Lorsque le droit veut pousser ses arguments jusque dans leurs derniers retranchements, il fait appel à la littérature. C’est le cas pour la nouvelle Michael Kohlhaas (1810) de Heinrich von Kleist, qui, s’inscrivant dans le courant des critiques de la noblesse du début des Lumières, met en scène la confrontation entre népotisme aristocratique et révolte d’un sujet. La conclusion aussi ironique qu’aporétique de la nouvelle — exécution et restitution — soulève la question de savoir quel peut et doit être le prix d’actes de rébellion contre l’État. Kohlhaas estime que sa vendetta est légitime, car elle constitue à ses yeux la seule manière de garantir la reconnaissance d’une injustice. Guidé par un sens éperdu de la justice, il ne cherche pas tant à rétablir qu’à refonder le droit. La nouvelle ne vise donc ni réparation ni restauration : elle veut démontrer une irréparabilité. Notre enquête entend mettre en lumière l’universalité, l’actualité et la radicalité de la nouvelle de Kleist dans sa réception par la littérature mondiale. Si l’on comprend la poétique de l’irréparable, avec et après Kleist, comme une objection productive à tout « théâtre de la réconciliation », la comparaison critique de différentes littératures soulève néanmoins de nombreuses questions : quelle est la relation entre réparation/restitution et sens du droit ? Quelles apories de l’État de droit l’histoire de Kohlhaas met-elle en lumière ? Comment le droit et la rectitude morale s’articulent-ils dans une poétique de l’irréparable ? Quelle est l’actualité de la nouvelle de Kleist et de ses « descendants » dans la littérature mondiale pour les processus de réparation actuels ?
PROF. DR. ANDREA ALLERKAMP
CURRICULUM VITAE
Andrea Allerkamp est professeure de littérature européenne à la Europa Universität Viadrina où elle a été porte-parole de l’école doctorale DFG « Lebensformen + Lebenswissen » et dirige le master franco-allemand « Philosophie et études culturelles ». Elle est membre du comité scientifique du musée Kleist de Francfort-sur-l’Oder. Jusqu’en 2011, elle a enseigné en tant que professeure dans les universités d’Aix-Marseille et de Poitiers et, en tant que maîtresse de conférence, à Toulouse. Elle a reçu de nombreuses sollicitations, notamment pour être professeure invitée à l’université Paris 1 Panthéon-Sorbonne et résidente au centre international Morphomata de l’université de Cologne.
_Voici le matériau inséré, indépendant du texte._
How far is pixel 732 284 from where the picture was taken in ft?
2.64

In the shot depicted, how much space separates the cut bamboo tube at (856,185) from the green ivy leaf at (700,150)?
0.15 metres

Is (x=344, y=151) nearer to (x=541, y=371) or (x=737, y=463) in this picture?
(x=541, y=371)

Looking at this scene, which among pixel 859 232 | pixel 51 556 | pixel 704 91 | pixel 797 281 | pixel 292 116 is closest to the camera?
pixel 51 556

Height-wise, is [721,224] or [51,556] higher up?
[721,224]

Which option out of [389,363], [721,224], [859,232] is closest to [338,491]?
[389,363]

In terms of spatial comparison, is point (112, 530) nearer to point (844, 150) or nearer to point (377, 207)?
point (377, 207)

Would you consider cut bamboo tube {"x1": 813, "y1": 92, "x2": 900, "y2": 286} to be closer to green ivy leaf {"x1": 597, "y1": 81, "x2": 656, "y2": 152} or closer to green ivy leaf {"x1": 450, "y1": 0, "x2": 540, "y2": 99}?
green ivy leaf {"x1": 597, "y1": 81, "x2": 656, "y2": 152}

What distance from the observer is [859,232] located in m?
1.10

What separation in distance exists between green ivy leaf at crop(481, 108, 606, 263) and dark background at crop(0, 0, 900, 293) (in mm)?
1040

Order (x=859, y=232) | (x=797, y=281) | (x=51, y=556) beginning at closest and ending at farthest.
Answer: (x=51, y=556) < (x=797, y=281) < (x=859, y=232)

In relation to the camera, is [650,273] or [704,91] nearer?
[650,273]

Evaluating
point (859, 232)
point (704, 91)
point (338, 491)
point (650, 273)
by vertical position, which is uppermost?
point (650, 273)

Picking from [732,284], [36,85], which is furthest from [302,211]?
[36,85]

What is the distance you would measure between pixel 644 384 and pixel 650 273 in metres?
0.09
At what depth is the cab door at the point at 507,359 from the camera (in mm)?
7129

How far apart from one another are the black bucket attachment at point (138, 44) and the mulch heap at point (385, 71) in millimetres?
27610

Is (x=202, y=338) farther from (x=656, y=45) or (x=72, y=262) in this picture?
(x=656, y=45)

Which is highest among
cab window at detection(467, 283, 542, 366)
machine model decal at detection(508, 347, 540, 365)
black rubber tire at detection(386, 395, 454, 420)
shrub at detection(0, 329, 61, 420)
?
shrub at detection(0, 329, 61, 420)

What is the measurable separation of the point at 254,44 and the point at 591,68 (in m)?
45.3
Elle étudie l’histoire et la critique de l’esthétique, les interactions entre philosophie et littérature, les rapports entre le droit et la littérature autant que la critique du rêve. Elle est coéditrice de la revue Rhetorik : Ein internationales Jahrbuch [Rhétorique : revue annuelle internationale] et a été jusqu’en 2022 membre de l’équipe éditoriale du Kleist-Jahrbuch [Revue annuelle d’études kleistiennes].